Review - Across the Line: Profiles in Basketball Courage
Across the Line
Profiles in Basketball Courage: Tales of the First Black Players in the ACC and SEC
Barry Jacobs
The Lyons Press
$24.95 ($29.95 in Canada)
With February being Black History Month, now is the perfect time to check out Barry Jacobs’ Across the Line. Jacobs’ tome is a fitting tribute to the brave black basketball players who first suited up for ACC and SEC teams in the mid-1960s to early 1970s. The fact that none of these players will be known my most college basketball fans (with the probable exception of UNC’s Charles Scott) is a true crime.
Across
the Line is an educational, yet very entertaining read.
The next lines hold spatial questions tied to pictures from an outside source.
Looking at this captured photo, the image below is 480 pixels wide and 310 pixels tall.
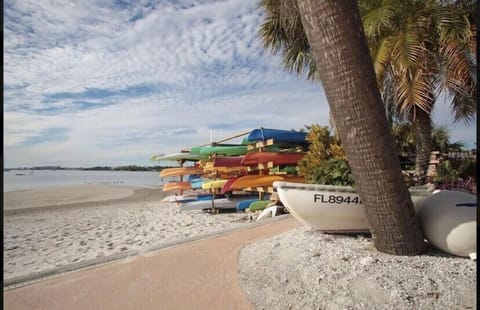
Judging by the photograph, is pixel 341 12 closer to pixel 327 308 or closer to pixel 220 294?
pixel 327 308

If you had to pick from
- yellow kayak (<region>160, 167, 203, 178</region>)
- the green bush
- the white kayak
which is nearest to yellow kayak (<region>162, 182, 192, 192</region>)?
yellow kayak (<region>160, 167, 203, 178</region>)

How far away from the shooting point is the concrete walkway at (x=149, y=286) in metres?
2.81

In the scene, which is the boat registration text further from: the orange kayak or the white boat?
the orange kayak

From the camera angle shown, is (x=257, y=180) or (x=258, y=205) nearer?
(x=257, y=180)

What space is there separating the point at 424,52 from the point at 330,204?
5295 millimetres

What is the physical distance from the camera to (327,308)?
246 cm

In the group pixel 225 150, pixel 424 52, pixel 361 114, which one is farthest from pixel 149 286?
pixel 225 150

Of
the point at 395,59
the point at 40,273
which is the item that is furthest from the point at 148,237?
the point at 395,59

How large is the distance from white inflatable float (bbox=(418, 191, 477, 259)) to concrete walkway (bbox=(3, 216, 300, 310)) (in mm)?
2089

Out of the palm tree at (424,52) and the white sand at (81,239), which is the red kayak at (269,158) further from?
the palm tree at (424,52)

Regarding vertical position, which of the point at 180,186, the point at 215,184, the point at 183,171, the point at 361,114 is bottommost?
the point at 180,186

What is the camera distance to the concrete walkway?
9.21ft

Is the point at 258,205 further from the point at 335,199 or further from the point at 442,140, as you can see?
the point at 442,140

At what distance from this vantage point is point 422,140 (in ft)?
26.0
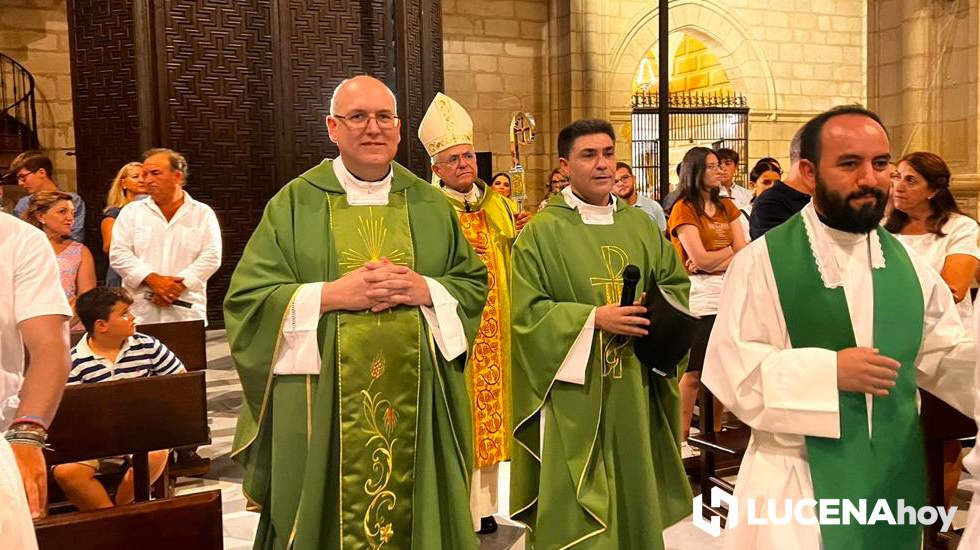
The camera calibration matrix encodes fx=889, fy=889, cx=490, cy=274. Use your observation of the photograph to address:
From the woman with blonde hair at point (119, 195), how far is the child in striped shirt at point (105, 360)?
2002 millimetres

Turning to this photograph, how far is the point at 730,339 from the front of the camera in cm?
231

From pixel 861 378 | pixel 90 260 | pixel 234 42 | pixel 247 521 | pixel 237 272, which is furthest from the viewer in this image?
pixel 234 42

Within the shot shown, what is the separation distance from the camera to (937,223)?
13.9 ft

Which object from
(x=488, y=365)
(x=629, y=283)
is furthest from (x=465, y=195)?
(x=629, y=283)

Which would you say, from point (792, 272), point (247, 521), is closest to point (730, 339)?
point (792, 272)

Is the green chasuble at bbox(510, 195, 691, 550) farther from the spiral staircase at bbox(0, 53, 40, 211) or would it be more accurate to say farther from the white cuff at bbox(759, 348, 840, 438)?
the spiral staircase at bbox(0, 53, 40, 211)

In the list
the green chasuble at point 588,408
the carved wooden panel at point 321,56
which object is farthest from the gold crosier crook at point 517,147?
the carved wooden panel at point 321,56

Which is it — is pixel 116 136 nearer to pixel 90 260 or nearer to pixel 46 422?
pixel 90 260

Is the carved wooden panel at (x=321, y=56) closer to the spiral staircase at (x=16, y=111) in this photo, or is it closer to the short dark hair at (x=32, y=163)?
the short dark hair at (x=32, y=163)

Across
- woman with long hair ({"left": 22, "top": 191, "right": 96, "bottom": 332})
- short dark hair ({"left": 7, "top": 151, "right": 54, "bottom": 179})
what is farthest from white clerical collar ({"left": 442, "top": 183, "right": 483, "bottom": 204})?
short dark hair ({"left": 7, "top": 151, "right": 54, "bottom": 179})

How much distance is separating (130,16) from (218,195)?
199cm

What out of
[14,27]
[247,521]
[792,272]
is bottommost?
[247,521]

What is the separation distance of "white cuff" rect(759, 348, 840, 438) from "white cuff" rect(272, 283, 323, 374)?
4.61 feet

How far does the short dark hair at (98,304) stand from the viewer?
164 inches
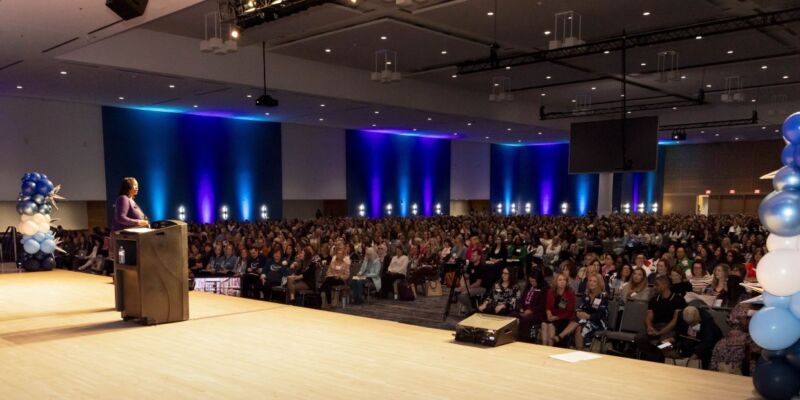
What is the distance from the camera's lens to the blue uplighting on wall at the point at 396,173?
27391 mm

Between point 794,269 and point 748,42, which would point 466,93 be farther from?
point 794,269

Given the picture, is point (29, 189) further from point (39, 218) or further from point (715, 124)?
point (715, 124)

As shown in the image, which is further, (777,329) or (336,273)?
(336,273)

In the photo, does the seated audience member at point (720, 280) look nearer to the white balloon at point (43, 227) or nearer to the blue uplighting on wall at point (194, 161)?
the white balloon at point (43, 227)

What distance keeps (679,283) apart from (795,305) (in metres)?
4.34

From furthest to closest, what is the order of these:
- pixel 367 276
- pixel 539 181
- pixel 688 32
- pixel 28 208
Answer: pixel 539 181 → pixel 688 32 → pixel 367 276 → pixel 28 208

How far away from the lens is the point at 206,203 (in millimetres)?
22516

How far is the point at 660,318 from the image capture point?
21.5ft

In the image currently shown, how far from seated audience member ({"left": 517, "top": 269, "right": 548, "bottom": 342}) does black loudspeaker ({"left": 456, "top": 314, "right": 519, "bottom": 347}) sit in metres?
1.81

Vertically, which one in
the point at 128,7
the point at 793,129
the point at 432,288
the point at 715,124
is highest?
the point at 128,7

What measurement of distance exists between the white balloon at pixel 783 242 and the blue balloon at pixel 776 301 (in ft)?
0.94

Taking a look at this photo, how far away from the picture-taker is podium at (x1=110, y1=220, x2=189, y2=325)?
5.30m

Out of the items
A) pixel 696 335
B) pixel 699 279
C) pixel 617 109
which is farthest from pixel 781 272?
pixel 617 109

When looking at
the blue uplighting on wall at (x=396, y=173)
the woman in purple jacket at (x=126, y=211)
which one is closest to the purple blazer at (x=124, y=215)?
the woman in purple jacket at (x=126, y=211)
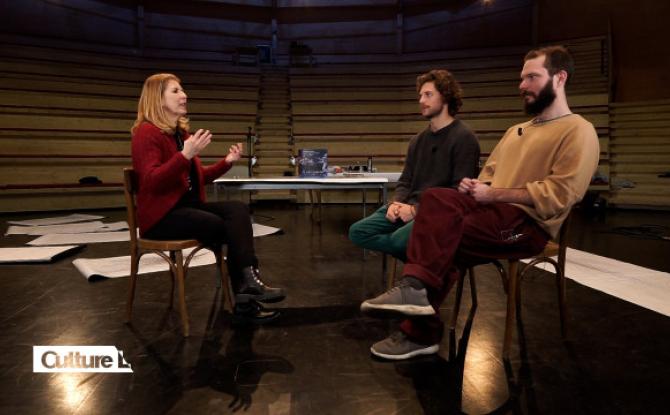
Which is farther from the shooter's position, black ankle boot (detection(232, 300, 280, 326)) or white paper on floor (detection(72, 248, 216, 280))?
white paper on floor (detection(72, 248, 216, 280))

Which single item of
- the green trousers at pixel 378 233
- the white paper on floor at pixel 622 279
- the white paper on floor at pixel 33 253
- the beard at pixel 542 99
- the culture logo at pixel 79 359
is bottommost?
the white paper on floor at pixel 622 279

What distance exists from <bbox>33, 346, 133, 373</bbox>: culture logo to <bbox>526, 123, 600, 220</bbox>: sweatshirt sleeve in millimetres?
1653

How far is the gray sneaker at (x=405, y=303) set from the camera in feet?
4.96

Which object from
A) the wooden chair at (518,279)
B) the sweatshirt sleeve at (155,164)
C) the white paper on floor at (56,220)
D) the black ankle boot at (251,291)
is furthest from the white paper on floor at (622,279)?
the white paper on floor at (56,220)

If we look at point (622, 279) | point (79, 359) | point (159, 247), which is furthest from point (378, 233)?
point (622, 279)

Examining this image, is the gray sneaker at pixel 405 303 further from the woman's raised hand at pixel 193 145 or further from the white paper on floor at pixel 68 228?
the white paper on floor at pixel 68 228

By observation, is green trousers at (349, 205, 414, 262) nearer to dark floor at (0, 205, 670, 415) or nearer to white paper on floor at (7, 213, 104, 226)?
dark floor at (0, 205, 670, 415)

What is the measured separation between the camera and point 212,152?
812cm

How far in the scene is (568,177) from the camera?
1.58 m

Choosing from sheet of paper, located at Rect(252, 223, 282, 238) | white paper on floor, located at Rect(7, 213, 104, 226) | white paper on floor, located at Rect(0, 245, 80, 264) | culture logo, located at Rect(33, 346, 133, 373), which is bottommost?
sheet of paper, located at Rect(252, 223, 282, 238)

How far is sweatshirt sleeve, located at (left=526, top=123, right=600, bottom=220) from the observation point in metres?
1.58

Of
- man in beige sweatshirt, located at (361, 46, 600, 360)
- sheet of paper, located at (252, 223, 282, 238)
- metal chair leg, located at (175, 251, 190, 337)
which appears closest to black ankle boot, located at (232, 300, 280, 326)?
metal chair leg, located at (175, 251, 190, 337)

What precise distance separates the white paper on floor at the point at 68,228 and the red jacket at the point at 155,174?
3470 mm

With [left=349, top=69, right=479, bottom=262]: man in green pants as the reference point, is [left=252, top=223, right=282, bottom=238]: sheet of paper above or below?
below
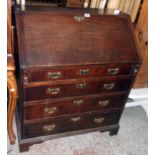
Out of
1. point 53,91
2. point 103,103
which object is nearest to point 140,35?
point 103,103

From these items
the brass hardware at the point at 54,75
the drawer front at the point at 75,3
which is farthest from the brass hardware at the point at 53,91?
the drawer front at the point at 75,3

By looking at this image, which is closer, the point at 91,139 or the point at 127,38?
the point at 127,38

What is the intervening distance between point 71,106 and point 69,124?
0.22m

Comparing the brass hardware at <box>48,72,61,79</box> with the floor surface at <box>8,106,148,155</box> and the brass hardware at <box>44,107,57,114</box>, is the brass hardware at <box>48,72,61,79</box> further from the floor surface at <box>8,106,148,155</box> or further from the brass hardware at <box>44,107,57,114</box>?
the floor surface at <box>8,106,148,155</box>

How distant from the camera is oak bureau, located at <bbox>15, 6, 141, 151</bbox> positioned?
1.45m

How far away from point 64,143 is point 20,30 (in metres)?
1.13

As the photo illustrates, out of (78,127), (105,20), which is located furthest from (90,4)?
(78,127)

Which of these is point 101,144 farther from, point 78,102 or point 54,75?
point 54,75

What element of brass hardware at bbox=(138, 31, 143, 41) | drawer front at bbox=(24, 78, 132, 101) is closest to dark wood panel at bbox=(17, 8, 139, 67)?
drawer front at bbox=(24, 78, 132, 101)

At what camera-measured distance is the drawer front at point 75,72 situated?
57.2 inches

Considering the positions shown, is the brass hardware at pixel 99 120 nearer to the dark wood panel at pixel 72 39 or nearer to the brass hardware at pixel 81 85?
the brass hardware at pixel 81 85

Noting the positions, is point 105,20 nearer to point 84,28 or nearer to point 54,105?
point 84,28

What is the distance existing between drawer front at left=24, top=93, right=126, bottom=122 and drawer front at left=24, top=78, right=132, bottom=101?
60 mm

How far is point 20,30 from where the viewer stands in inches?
56.2
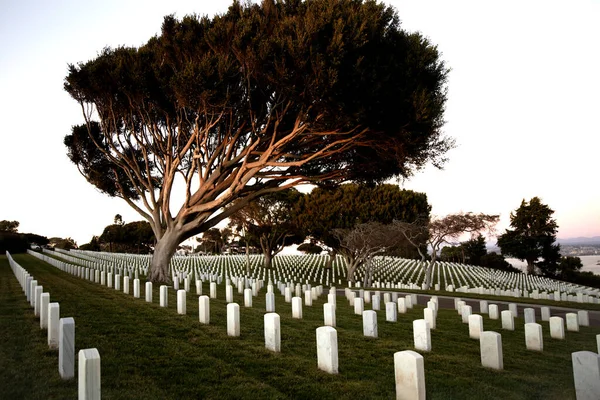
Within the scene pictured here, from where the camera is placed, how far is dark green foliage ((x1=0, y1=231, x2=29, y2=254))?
139 feet

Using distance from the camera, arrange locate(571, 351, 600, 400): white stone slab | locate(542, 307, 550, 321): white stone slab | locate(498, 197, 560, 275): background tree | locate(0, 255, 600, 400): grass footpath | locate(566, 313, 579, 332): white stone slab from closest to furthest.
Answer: locate(571, 351, 600, 400): white stone slab → locate(0, 255, 600, 400): grass footpath → locate(566, 313, 579, 332): white stone slab → locate(542, 307, 550, 321): white stone slab → locate(498, 197, 560, 275): background tree

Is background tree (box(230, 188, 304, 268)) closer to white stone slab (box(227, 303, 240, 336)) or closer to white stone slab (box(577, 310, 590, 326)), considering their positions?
white stone slab (box(577, 310, 590, 326))

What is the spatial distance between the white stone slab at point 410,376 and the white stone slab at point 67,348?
3383 millimetres

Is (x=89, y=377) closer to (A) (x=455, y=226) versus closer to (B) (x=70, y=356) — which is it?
A: (B) (x=70, y=356)

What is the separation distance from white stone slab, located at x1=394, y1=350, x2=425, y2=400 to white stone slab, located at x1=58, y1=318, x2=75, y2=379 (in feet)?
11.1

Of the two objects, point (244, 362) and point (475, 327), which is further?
point (475, 327)

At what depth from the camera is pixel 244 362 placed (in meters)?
5.64

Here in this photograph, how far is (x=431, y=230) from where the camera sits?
28.9m

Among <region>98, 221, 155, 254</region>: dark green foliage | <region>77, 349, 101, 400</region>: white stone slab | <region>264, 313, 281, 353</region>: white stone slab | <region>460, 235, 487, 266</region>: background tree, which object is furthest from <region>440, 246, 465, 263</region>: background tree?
<region>77, 349, 101, 400</region>: white stone slab

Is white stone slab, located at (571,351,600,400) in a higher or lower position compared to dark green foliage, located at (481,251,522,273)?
higher

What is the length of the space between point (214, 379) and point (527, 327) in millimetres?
5685

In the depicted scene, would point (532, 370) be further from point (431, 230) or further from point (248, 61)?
point (431, 230)

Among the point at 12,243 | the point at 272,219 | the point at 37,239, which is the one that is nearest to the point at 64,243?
the point at 37,239

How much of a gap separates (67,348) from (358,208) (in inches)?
1439
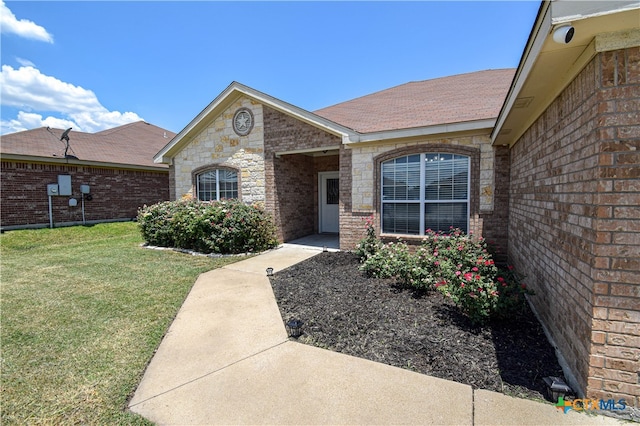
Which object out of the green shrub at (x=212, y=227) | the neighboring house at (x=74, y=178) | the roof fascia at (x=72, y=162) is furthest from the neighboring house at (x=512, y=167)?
the neighboring house at (x=74, y=178)

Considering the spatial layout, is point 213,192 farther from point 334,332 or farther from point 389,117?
point 334,332

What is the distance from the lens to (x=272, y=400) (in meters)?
2.53

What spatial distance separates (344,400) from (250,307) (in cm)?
252

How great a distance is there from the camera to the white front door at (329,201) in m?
11.3

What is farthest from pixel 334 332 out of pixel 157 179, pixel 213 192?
pixel 157 179

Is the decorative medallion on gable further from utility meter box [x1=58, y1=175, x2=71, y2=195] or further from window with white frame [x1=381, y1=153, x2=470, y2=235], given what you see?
utility meter box [x1=58, y1=175, x2=71, y2=195]

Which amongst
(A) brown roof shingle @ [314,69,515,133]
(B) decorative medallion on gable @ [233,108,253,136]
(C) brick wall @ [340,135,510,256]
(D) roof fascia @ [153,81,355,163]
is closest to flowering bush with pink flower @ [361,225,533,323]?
(C) brick wall @ [340,135,510,256]

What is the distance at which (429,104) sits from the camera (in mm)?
8703

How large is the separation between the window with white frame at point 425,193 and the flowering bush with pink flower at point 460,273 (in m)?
0.39

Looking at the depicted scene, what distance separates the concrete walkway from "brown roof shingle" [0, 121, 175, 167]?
13.4 metres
Each school’s first
black player(s) is given his own chapter, allowing Jacobs to go into quite
descriptive detail into the player’s background, the history of the school and
the political and social climate in the southern states at this point in
history. The hostile environment that these players were thrust into is truly
shocking and sad and makes their lives all the more heroic. You truly shake
your head in disbelief when reading about the racist mindsets of people at this
point in time, many of them people in power positions of law enforcement,
government and university leadership.
The world we live in today is far from perfect, as there are plenty of bigoted small minded people still around today (look no further than Tim Hardaway’s comments on homosexuals, a golf announcer joking that Tiger Woods should get lynched, or Don Imus). However, after you read this book and then consider that Barack Obama and Hillary Clinton both have fighting chances to be the next president of the United States, you see we are in a much better place today. Across the Line should be a required read for all college basketball players enjoying the freedoms that the books’ players helped make possible.